Compagnie Financière Richemont, parent company of Net-a-Porter, is said to be considering an initial public offering of luxury online retailer as soon as next year.
Richemont has already mulled over a series of options for the the future of the London-based etailer and spoken to a series of banks for advice, according to unnamed sources, revealed Bloomberg late last week. The Swiss-based luxury holding company may also consider a sale, but nothing is definite as of yet.
Either a sale or an IPO would make “sense” for the online retailer, said Rene Weber, an analyst at Bank Vontobel to Bloomberg, noting he had a preference for a future sale. “Online retailers don’t belong to luxury-goods companies in the long term.” He estimates Net-a-Porter's sales hit 580 million euros in the year to March, and will reach approximately 660 million euros for fiscal 2015.

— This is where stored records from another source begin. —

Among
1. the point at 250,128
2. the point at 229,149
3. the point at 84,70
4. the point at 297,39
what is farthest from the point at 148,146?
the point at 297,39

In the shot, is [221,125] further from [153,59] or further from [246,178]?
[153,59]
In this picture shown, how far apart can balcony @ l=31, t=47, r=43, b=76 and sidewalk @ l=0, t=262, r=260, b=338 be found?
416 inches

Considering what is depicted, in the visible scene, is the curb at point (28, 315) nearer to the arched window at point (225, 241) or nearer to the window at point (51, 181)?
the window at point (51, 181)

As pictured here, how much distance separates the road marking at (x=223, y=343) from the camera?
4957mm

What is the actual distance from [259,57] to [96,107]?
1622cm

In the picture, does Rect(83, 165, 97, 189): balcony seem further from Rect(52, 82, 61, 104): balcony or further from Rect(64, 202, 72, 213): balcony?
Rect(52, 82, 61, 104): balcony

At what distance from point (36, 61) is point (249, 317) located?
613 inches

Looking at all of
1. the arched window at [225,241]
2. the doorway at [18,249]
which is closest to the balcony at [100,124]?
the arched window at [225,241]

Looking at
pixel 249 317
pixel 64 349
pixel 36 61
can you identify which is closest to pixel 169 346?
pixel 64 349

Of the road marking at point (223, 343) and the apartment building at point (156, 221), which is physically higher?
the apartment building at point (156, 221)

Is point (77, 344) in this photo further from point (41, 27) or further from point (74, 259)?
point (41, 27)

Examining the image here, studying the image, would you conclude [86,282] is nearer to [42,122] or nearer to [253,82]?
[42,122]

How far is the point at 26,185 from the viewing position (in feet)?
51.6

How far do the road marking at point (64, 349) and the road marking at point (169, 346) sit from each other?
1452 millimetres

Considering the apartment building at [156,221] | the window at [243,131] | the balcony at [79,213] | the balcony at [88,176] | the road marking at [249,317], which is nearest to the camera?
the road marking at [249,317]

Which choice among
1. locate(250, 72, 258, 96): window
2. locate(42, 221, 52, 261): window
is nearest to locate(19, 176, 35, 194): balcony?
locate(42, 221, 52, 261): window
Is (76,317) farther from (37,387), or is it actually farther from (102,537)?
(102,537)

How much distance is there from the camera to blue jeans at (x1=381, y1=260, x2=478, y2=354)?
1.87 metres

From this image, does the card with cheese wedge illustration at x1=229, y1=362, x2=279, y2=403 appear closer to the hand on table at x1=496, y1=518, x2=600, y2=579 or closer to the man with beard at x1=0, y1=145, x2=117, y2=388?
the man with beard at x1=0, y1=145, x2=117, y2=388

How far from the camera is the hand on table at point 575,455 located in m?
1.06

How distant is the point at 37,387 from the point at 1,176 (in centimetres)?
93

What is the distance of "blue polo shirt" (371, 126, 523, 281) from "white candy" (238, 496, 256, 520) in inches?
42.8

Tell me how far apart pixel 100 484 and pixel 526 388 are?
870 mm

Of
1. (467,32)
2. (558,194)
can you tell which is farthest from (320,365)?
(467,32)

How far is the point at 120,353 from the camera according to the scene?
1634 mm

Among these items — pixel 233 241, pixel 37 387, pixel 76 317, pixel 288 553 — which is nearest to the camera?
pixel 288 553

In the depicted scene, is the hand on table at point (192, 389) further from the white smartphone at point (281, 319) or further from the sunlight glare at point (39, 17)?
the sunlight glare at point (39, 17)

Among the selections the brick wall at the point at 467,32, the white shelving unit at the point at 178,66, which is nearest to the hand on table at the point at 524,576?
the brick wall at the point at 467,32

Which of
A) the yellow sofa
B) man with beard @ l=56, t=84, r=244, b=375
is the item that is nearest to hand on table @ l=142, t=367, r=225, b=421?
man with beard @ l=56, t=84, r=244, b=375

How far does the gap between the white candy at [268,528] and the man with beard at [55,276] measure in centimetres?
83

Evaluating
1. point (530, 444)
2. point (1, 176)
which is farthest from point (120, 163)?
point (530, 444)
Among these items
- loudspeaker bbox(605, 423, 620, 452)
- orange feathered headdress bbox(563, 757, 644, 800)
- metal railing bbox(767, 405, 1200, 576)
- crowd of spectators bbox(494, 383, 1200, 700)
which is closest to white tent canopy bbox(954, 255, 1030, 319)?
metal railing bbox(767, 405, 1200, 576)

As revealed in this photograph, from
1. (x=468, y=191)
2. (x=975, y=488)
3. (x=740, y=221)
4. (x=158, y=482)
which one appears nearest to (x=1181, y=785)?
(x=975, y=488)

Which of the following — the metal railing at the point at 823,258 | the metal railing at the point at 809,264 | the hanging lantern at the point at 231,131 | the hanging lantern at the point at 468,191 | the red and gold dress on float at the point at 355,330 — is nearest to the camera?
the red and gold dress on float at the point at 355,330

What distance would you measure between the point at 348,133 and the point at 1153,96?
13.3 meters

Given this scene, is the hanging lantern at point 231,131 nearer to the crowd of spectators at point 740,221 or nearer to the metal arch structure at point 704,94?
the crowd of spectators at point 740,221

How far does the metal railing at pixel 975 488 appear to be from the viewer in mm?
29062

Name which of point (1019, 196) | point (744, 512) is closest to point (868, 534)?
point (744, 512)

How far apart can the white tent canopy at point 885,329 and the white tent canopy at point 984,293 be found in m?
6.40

The company, which owns bands such as Cartier, Jaeger-LeCoultre, Montblanc, and Van Cleef & Arpel, previously acquired the remaining two-thirds of Net-a-Porter it did not own in 2010, to boost its position in the luxury internet retailing field. Richemont denied rumors of an impending sale last October, after reports emerged of private talks with Italian rival group Yoox.
At the time, internal sourced revealed to Reuters that a potential deal with Yoox had been explored by Richemont, but was ultimately strike off by Net-a-Porter founder Natalie Massenet.